2. Menggapai Cinta Tuhan dengan Puasa
Di dalam "Syarab al-'Asyiqin", Hamzah Fansuri menggambarkan bahwa puasa adalah jalan untuk mencapai fana' fillah (melebur dalam Tuhan). Dengan menahan nafsu dan ego, seorang hamba dapat meraih cinta Ilahi. Beliau menulis:
"Puasa itu bukan sekadar lapar,
Tetapi memutuskan dunia dengan sabar,
Menahan diri dari nafsu yang liar,
Menggapai cinta Tuhan yang Maha Besar."
--- Syarab al-'Asyiqin
Makna ini menunjukkan bahwa puasa seharusnya tidak sekadar ritual formalitas, tetapi perjalanan spiritual menuju Allah.
3. Puasa sebagai Penyerahan Total kepada Allah
Dalam kitab "Al-Muntahi", Hamzah Fansuri menggambarkan bahwa puasa adalah sarana untuk melepaskan diri dari ego dan mengikhlaskan hati sepenuhnya kepada Allah. Menurut beliau, orang yang berpuasa dengan benar akan merasa dekat dengan Tuhan, karena puasa mengajarkan kerendahan hati dan kesederhanaan.
Beliau menulis:
"Janganlah engkau merasa puas,
Dengan lapar dan haus yang keras,
Jika hatimu masih liar dan buas,
Itu bukanlah puasa yang ikhlas."
--- Al-Muntahi
Pelajaran dari Hamzah Fansuri: Puasa Fisik dan Puasa Hati
Dari pandangan Hamzah Fansuri, kita bisa mengambil pelajaran bahwa puasa tidak boleh hanya dimaknai sebagai menahan makan dan minum, tetapi juga menahan hati dari segala bentuk keburukan. Puasa fisik dan puasa hati harus berjalan beriringan agar mendapatkan manfaat spiritual yang hakiki.

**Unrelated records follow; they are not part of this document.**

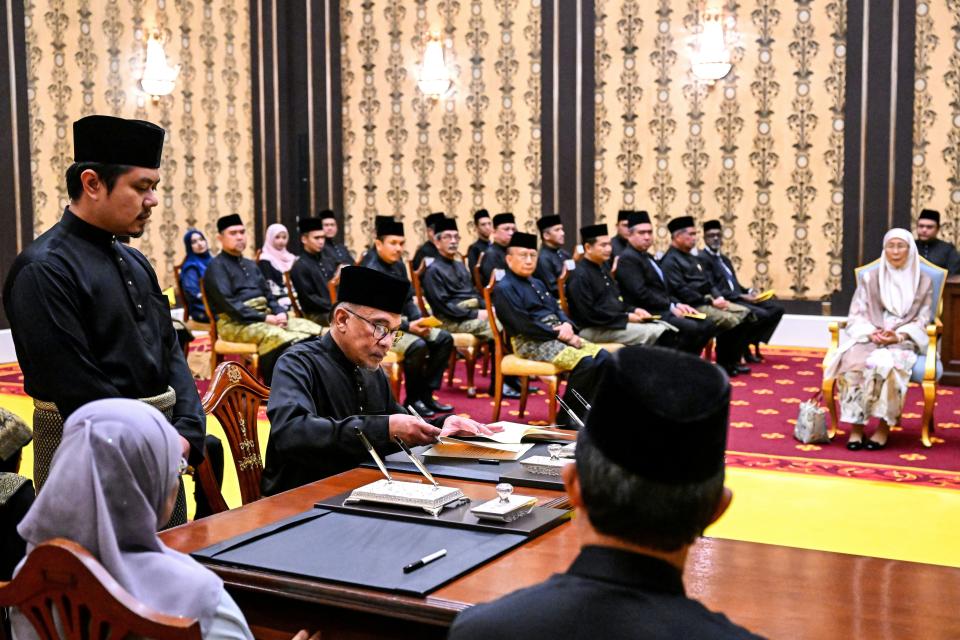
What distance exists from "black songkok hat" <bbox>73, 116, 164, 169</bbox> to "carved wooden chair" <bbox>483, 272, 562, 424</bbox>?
4118mm

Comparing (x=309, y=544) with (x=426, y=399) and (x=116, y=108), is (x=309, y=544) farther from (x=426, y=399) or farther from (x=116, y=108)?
(x=116, y=108)

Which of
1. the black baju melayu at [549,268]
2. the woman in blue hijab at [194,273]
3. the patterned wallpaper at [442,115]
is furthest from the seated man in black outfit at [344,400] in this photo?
the patterned wallpaper at [442,115]

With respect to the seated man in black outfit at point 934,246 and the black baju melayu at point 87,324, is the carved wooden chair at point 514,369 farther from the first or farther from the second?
the seated man in black outfit at point 934,246

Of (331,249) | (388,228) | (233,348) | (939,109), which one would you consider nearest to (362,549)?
(233,348)

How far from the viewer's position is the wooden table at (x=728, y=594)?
5.91ft

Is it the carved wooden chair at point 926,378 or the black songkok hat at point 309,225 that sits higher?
the black songkok hat at point 309,225

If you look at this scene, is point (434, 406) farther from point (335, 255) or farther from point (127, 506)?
point (127, 506)

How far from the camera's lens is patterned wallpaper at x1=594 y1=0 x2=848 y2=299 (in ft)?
34.8

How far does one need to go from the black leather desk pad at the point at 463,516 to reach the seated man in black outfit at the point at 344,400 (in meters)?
0.54

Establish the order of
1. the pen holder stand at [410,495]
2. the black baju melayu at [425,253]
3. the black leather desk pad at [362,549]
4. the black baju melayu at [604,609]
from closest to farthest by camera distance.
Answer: the black baju melayu at [604,609]
the black leather desk pad at [362,549]
the pen holder stand at [410,495]
the black baju melayu at [425,253]

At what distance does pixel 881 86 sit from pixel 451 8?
465 cm

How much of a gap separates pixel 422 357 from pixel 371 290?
407 cm

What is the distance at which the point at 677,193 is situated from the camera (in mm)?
11188

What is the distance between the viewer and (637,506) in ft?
3.74
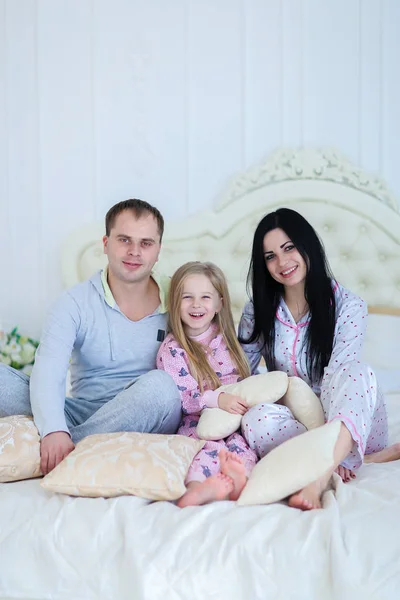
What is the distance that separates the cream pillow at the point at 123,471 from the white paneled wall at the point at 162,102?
1934 mm

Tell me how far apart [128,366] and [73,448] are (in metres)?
0.44

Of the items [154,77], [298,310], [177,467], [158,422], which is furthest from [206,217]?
[177,467]

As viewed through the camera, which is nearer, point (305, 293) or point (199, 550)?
point (199, 550)

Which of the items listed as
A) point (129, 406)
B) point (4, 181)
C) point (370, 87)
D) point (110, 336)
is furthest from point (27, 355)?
point (370, 87)

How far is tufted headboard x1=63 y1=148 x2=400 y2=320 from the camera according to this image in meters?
2.98

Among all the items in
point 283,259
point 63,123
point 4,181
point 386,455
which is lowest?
point 386,455

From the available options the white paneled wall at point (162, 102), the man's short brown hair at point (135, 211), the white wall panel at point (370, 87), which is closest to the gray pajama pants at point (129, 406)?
the man's short brown hair at point (135, 211)

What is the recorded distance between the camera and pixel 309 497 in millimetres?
1344

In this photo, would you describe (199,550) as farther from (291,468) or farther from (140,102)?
(140,102)

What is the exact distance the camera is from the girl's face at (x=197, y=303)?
2.06m

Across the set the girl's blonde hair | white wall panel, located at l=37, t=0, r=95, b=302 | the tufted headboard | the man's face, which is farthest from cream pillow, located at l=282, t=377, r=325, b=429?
white wall panel, located at l=37, t=0, r=95, b=302

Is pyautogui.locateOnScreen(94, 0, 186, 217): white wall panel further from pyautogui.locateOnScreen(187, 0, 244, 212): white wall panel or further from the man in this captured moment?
the man

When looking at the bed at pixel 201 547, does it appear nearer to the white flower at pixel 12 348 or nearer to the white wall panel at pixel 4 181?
the white flower at pixel 12 348

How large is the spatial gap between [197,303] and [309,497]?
0.84 metres
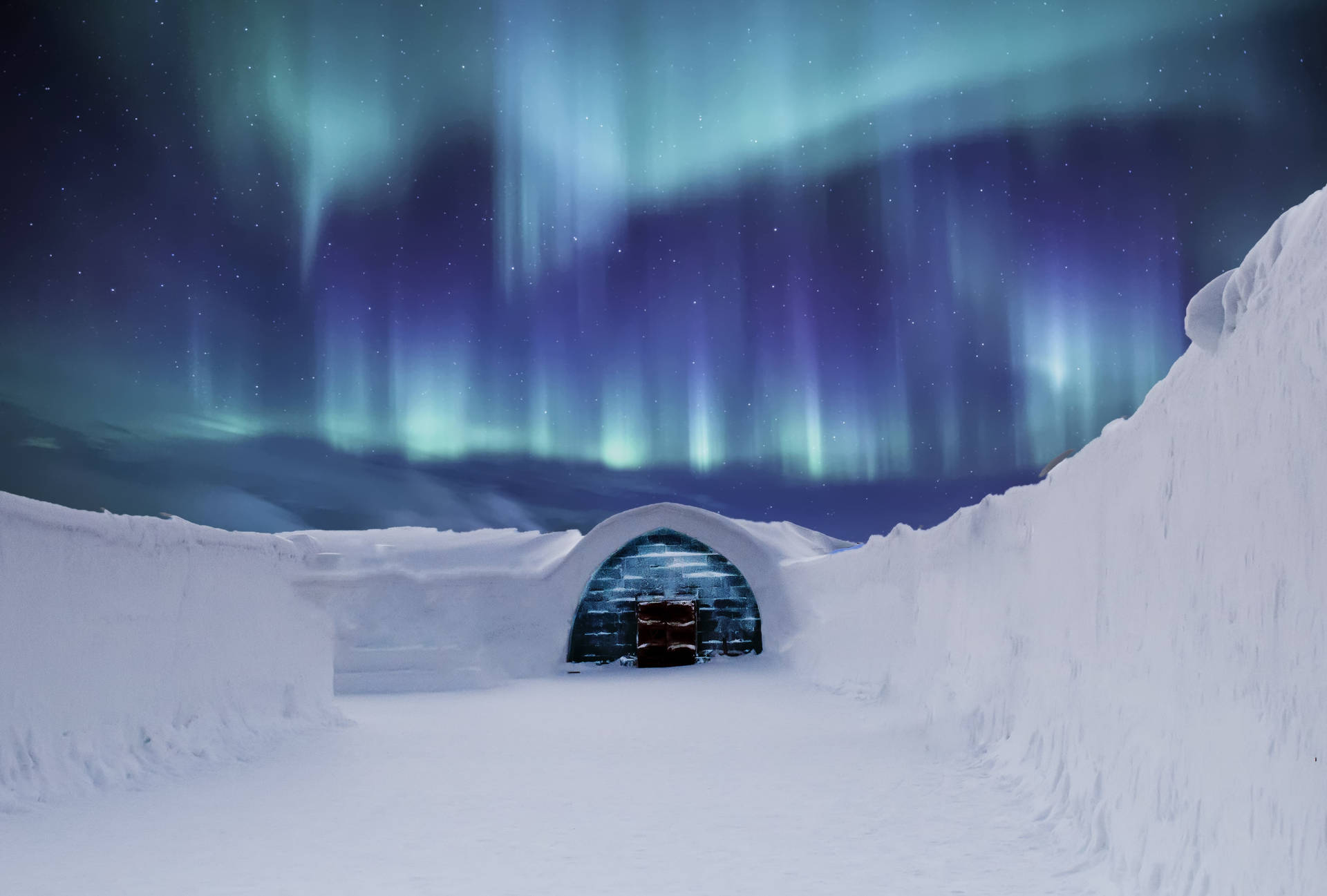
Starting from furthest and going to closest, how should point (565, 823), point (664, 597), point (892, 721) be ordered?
1. point (664, 597)
2. point (892, 721)
3. point (565, 823)

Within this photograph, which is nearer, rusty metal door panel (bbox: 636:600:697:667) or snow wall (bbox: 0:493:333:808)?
snow wall (bbox: 0:493:333:808)

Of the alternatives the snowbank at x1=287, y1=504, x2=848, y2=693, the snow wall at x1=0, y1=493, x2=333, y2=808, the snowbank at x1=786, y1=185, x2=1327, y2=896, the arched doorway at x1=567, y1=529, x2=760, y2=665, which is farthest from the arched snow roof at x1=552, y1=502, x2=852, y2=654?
the snowbank at x1=786, y1=185, x2=1327, y2=896

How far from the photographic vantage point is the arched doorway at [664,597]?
17.8m

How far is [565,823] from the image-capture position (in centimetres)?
506

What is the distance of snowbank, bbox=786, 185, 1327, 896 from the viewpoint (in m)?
2.69

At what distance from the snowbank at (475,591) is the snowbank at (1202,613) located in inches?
399

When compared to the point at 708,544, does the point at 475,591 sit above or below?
below

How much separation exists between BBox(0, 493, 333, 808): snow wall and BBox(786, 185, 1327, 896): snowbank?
605 cm

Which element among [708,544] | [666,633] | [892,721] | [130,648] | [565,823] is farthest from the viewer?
[708,544]

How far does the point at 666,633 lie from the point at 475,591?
3664 mm

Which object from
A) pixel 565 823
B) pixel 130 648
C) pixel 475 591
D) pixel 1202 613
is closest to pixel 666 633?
pixel 475 591

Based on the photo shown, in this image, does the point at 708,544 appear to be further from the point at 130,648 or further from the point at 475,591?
the point at 130,648

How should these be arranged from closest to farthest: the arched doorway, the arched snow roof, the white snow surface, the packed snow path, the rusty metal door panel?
1. the white snow surface
2. the packed snow path
3. the arched snow roof
4. the rusty metal door panel
5. the arched doorway

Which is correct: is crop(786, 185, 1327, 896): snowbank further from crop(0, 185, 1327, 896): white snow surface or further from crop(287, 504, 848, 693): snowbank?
crop(287, 504, 848, 693): snowbank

Puasa versi Hamzah Fansuri ini mengajarkan kita untuk lebih sadar bahwa membersihkan hati dan jiwa dari hawa nafsu adalah bagian dari ibadah yang sangat penting. Jangan sampai kita hanya lapar dan haus, tetapi hati tetap penuh penyakit.
Kesimpulan
Puasa menurut Hamzah Fansuri adalah sarana penyucian jiwa, penghambaan total kepada Allah, dan perjalanan menuju cinta Ilahi. Melalui ajaran-ajaran beliau, kita diingatkan bahwa puasa bukan sekadar rutinitas tahunan, tetapi momen introspeksi diri dan peningkatan kualitas spiritual.